Today, there are hundreds of industrial yeast replicas, including one genetically modified strain that was recently approved for use in the U.S.
At issue here is not food safety or even nutrition (though I wouldn’t be surprised if organic, biodynamic and naturally-made wines turn out to cause less of a hangover and are proven to contain more antioxidants than their processed cousins) but diversity and complexity of flavor.
Feiring believes (and I agree) that these wines are uniformly bland and characterless—they are artificial, their unique terroir masked by the introduction of such “designer yeasts,” chestnut tannins, oak extracts, and other indignities. Often, as Feiring shows, scheming winemakers mess with their vintages solely to achieve a higher score from influential wine critic Robert Parker (which, of course, leads to a surge in sales). After Parker awarded Helen Turley’s rich, syrupy 1993 Zinfandel a whopping 95 points, for example, he started a trend that hasn’t stopped to this day. “The paradigm of a great wine shifted to one big, jammy, oaky fruit bomb,” writes Fiering. “And the whole industry adjusted accordingly.”

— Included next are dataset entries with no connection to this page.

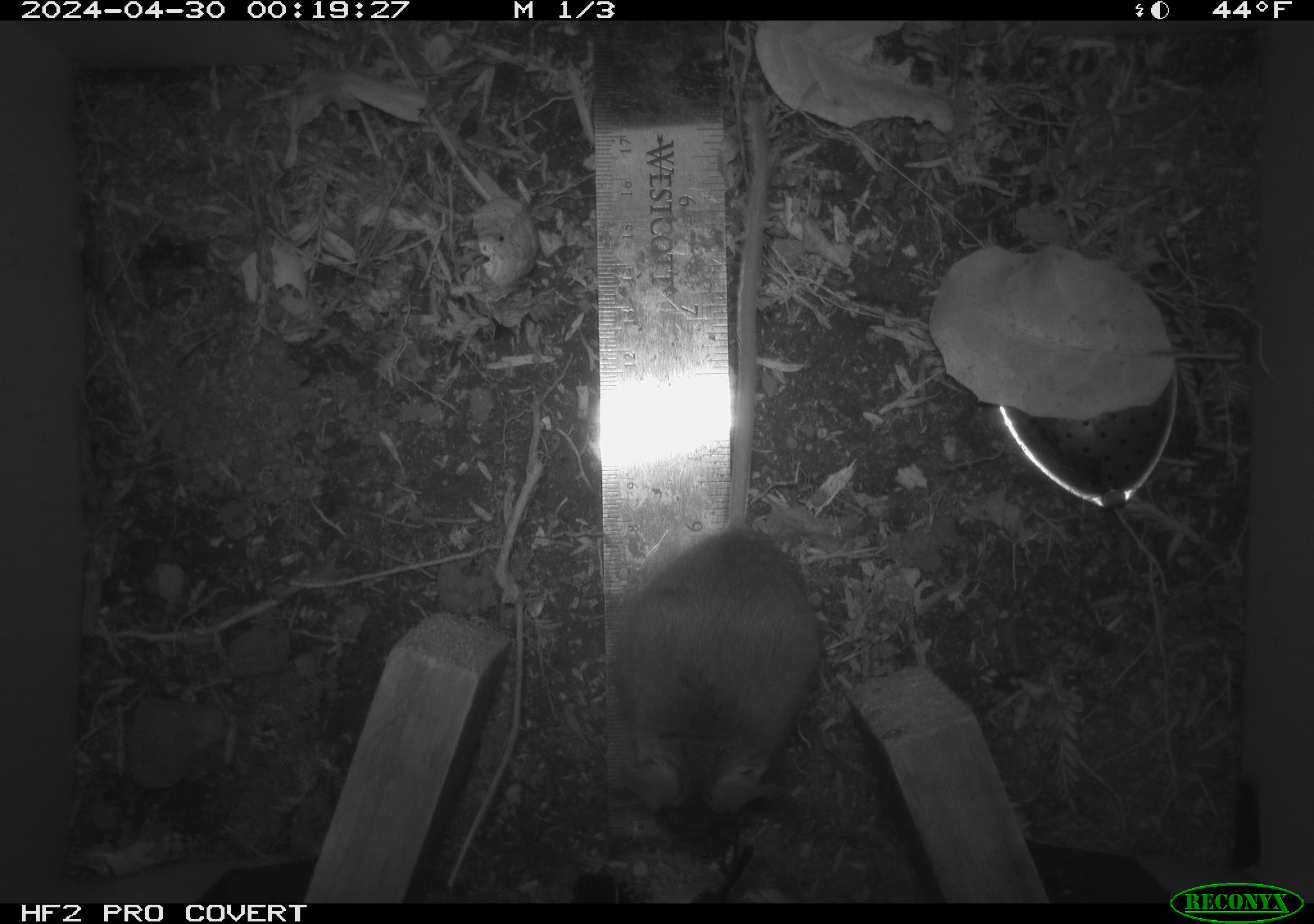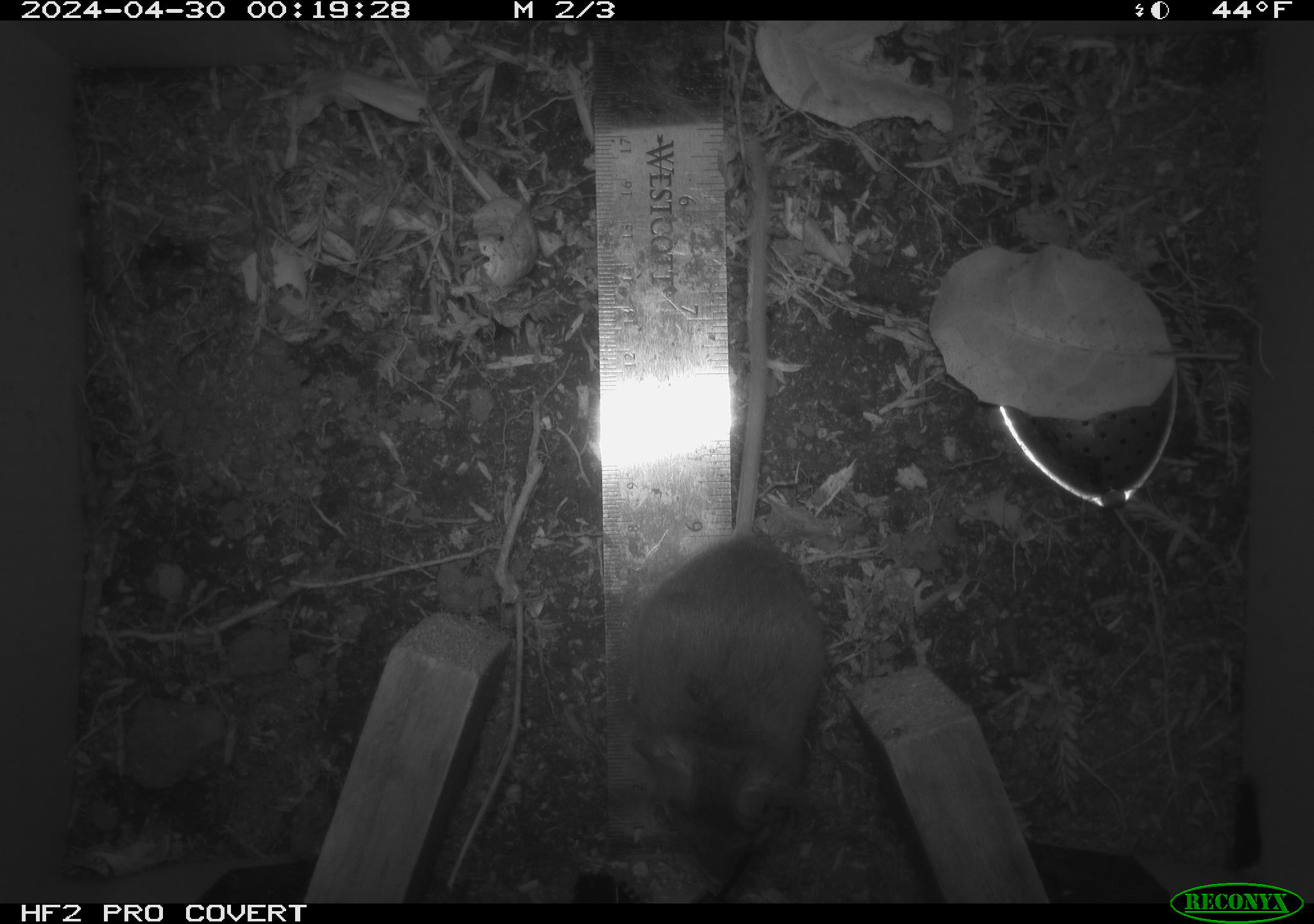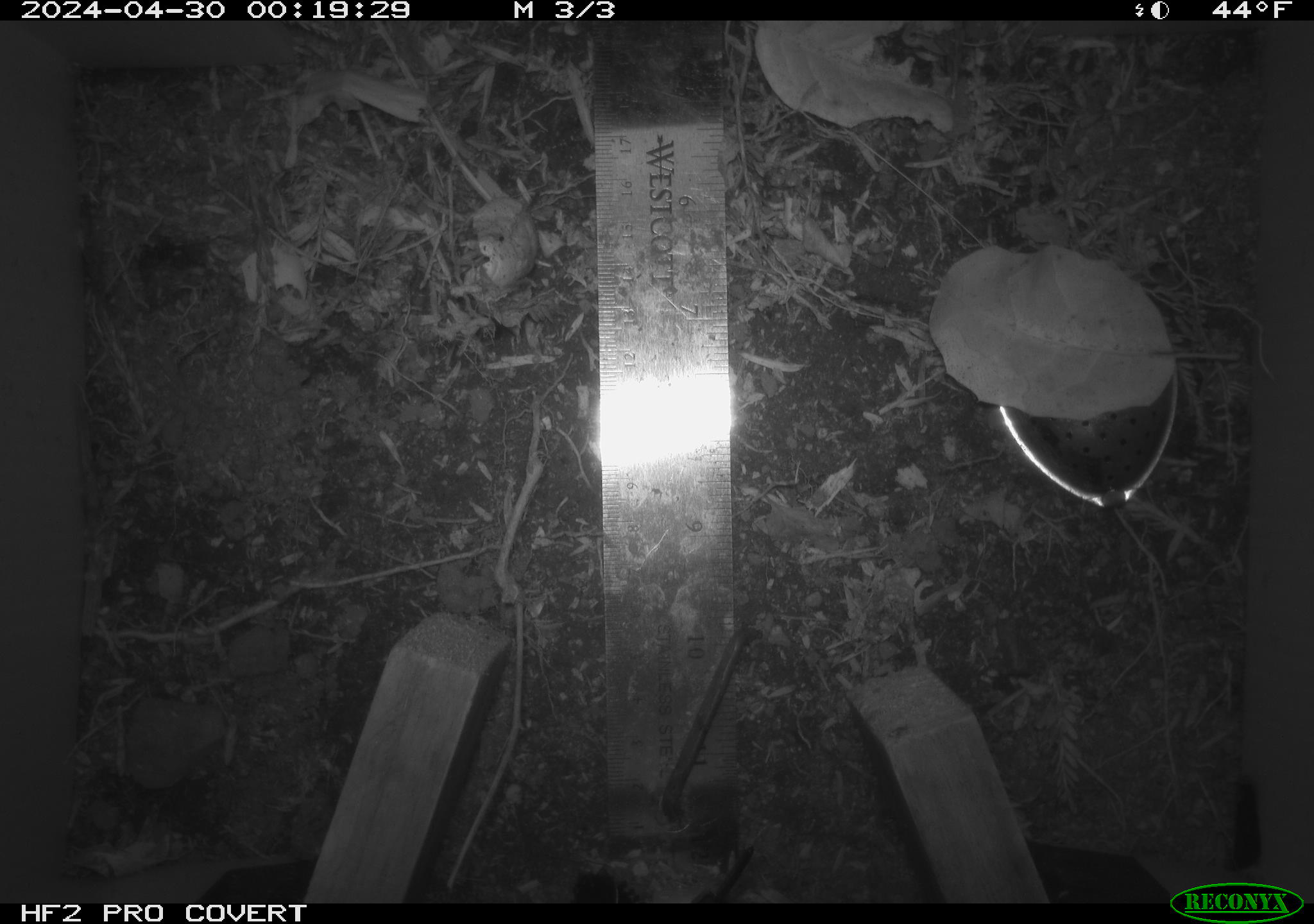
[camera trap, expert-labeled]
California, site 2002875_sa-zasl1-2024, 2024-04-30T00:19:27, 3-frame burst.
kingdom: Animalia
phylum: Chordata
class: Mammalia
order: Rodentia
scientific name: Rodentia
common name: rodent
Rodent (Rodentia).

To me, the central dilemma with Big Wine is actually one of transparency. Though I can choose to drink wines that are made in the natural Old World-style, there is no wine labeling law that requires that GMO yeast, tannins, or bacteria (or new-fangled filtering technologies) be disclosed. Even artisanal producers have begun using these “scientific” techniques—but it is unlikely, as Feiring points out, that they’ll divulge them on labels anytime soon.
Part of the pleasure (and risk) of drinking wine comes from savoring its subtle flavors and the ineffable qualities bestowed on the grapes by the terroir, the weather, and the irrigation (and cultivation) methods. Wine made in the Old World style is alive—it changes from year to year and even, once uncorked, from day to day. It has a sense of place.

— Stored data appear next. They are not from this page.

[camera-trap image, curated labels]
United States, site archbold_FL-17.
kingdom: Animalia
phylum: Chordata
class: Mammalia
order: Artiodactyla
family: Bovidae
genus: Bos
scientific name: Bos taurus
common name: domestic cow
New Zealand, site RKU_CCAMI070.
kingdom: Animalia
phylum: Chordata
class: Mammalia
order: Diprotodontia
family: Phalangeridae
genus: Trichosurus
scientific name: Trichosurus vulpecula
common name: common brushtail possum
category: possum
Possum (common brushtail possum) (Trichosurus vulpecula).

Feiring’s book is an Omnivore’s Dilemma for the world of wine and winemaking. I just hope it raises the same level of awareness and appreciation for Old World winemaking techniques as Pollan’s book has for polyculture and sustainably-farmed, honest-to-goodness food.
In the meantime, I’ll continue to seek out small producers who create authentic natural wines—people like Oregon vintners Russ Raney of Evesham Wood, Brian O’Donnell of Belle Pente, Jason Letts at Eyrie, and John Paul at Cameron. (These wines are at the forefront of my mind since I’ve just returned from Oregon. Know any amazing natural wines from other regions? Please share them below.)